MATERIAL SHOWN:
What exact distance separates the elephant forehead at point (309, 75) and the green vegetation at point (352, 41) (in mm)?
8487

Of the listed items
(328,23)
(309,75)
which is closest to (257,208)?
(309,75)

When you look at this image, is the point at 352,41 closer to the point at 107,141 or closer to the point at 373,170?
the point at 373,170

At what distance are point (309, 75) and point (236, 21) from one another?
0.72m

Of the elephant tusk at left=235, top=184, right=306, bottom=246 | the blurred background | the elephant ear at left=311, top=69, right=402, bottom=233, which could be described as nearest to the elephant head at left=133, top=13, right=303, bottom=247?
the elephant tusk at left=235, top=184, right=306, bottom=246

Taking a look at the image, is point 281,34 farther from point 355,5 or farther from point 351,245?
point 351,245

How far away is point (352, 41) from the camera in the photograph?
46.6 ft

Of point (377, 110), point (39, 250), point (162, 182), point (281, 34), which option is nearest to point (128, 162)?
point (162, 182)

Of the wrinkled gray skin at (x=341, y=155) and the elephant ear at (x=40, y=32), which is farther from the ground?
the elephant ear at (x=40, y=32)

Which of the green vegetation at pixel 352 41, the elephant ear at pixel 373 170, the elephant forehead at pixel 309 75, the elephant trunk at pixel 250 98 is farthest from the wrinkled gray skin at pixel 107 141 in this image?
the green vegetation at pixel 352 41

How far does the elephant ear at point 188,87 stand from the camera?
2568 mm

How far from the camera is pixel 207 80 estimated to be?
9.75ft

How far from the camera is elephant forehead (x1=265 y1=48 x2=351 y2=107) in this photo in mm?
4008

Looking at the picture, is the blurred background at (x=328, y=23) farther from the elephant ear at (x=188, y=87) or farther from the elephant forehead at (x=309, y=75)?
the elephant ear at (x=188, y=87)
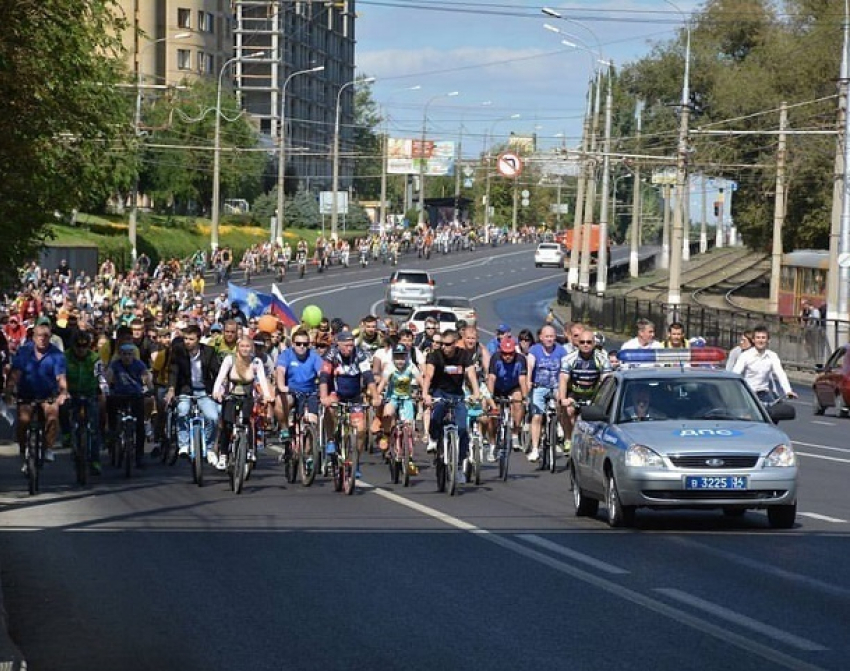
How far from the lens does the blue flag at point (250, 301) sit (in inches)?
1583

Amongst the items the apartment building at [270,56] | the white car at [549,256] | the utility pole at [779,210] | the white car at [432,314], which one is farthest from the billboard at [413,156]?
the white car at [432,314]

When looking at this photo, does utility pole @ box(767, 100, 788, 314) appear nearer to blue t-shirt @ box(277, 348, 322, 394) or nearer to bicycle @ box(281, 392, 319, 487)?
bicycle @ box(281, 392, 319, 487)

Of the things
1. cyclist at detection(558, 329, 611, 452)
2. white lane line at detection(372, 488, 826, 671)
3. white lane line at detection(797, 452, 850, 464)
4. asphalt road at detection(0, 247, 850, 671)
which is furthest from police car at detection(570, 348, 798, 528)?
white lane line at detection(797, 452, 850, 464)

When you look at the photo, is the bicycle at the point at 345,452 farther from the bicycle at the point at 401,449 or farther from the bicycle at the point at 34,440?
the bicycle at the point at 34,440

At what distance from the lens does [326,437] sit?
20922 mm

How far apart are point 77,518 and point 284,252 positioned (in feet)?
270

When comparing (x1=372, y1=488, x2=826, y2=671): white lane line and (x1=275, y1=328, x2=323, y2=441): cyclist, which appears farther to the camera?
(x1=275, y1=328, x2=323, y2=441): cyclist

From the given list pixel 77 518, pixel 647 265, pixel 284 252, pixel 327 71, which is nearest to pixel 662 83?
pixel 647 265

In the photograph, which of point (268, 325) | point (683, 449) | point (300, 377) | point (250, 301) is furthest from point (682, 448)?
point (250, 301)

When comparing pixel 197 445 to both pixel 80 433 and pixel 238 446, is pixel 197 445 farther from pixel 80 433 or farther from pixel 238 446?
pixel 80 433

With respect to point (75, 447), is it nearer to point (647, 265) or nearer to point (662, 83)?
point (662, 83)

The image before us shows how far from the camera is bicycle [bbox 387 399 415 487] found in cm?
2133

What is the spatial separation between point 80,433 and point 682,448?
8135mm

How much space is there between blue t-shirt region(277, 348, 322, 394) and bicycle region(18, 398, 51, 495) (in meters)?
2.52
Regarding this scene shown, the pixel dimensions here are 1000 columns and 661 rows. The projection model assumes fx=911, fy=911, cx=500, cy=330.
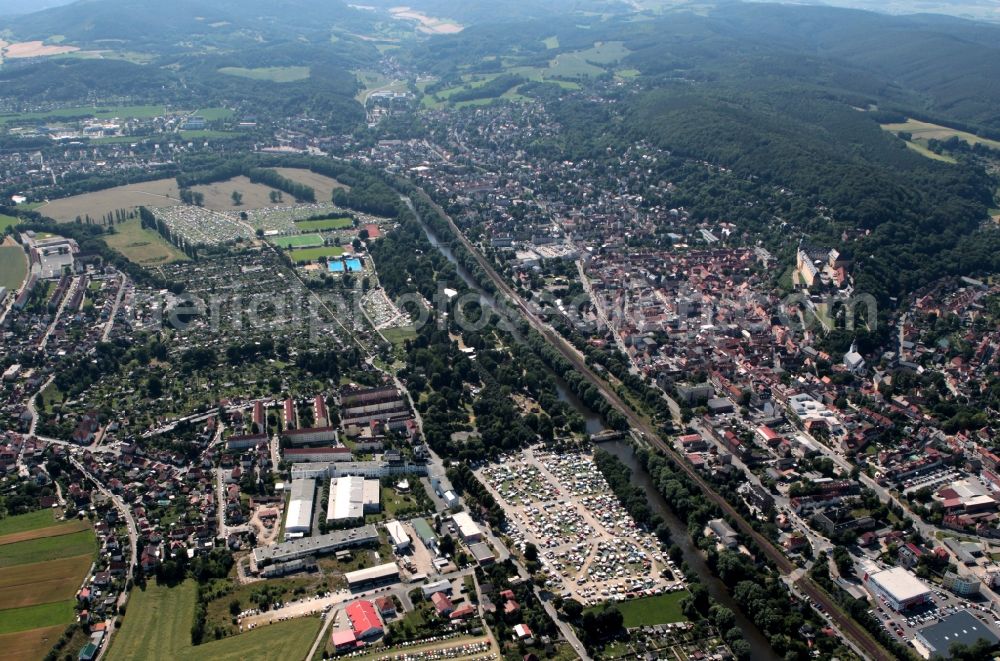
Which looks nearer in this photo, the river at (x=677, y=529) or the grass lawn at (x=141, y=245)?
the river at (x=677, y=529)

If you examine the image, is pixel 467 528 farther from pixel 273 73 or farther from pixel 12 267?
pixel 273 73

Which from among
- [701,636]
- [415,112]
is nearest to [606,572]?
[701,636]

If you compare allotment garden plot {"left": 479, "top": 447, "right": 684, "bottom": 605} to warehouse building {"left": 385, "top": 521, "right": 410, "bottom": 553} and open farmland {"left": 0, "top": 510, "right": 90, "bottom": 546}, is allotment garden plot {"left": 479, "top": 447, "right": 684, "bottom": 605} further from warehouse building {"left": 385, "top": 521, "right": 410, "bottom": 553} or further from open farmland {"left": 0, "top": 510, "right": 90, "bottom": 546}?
open farmland {"left": 0, "top": 510, "right": 90, "bottom": 546}

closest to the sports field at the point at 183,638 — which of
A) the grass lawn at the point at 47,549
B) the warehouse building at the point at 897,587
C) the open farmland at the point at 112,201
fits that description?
the grass lawn at the point at 47,549

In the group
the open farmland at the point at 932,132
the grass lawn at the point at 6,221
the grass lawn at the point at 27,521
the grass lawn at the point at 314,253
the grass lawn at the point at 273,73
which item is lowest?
the grass lawn at the point at 6,221

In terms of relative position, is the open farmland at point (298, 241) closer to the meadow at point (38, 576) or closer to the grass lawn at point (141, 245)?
the grass lawn at point (141, 245)

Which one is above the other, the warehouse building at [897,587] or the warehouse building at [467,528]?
the warehouse building at [897,587]

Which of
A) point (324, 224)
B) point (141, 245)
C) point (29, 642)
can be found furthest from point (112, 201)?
point (29, 642)
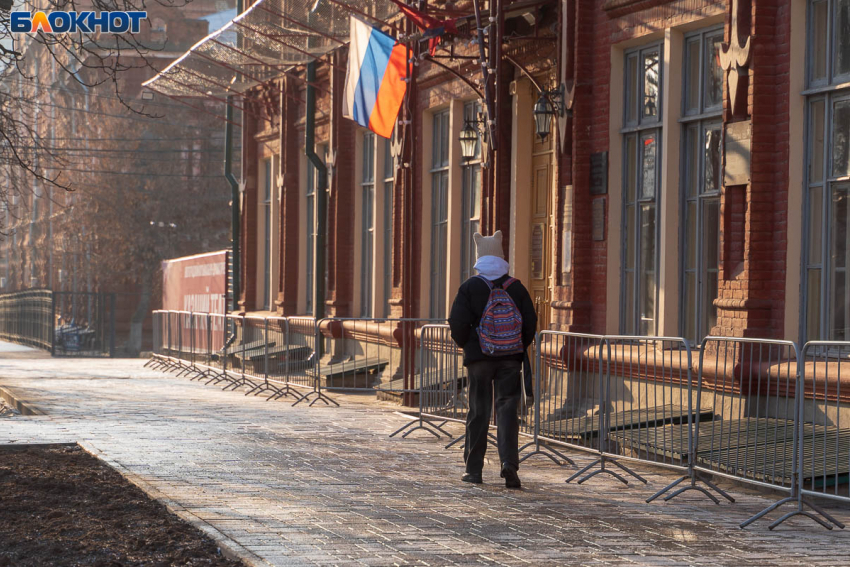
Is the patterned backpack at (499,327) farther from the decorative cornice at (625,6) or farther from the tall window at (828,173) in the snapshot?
the decorative cornice at (625,6)

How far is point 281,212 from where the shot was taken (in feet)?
86.8

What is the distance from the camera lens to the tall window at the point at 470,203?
17344mm

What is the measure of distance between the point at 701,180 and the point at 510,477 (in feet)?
14.3

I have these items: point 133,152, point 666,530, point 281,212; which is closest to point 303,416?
point 666,530

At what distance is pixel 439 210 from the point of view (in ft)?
61.8

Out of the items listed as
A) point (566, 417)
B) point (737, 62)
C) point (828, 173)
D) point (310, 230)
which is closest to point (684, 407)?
point (566, 417)

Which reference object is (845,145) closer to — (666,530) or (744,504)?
(744,504)

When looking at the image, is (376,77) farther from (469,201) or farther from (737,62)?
(737,62)

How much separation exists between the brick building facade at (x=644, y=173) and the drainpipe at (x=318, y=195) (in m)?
1.97

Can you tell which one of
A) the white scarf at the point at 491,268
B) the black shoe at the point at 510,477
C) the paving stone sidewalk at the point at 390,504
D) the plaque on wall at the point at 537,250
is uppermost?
the plaque on wall at the point at 537,250

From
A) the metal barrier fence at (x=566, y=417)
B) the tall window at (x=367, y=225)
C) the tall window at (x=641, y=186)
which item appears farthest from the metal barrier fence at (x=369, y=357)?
the metal barrier fence at (x=566, y=417)

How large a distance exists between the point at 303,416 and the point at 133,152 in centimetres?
3624

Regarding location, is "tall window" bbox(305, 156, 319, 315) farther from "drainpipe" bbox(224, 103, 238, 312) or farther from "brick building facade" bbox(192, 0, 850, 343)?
"drainpipe" bbox(224, 103, 238, 312)

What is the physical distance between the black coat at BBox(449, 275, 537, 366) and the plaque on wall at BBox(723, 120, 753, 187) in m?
2.64
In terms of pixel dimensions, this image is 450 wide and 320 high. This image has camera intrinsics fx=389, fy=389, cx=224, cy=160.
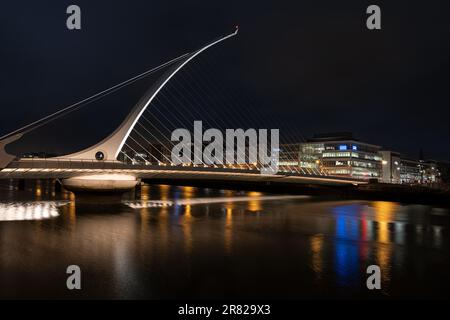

PROBLEM REQUIREMENTS: From the records above, copy every line that contains the word "green". Case counts.

FULL OUTPUT:
What exact distance separates the elephant forehead at point (309, 75) and the green vegetation at point (352, 41) (in mm)?
Which of the green vegetation at pixel 352 41, the elephant ear at pixel 373 170, the elephant forehead at pixel 309 75, the elephant trunk at pixel 250 98 is farthest from the wrinkled gray skin at pixel 107 141 in this image?
the green vegetation at pixel 352 41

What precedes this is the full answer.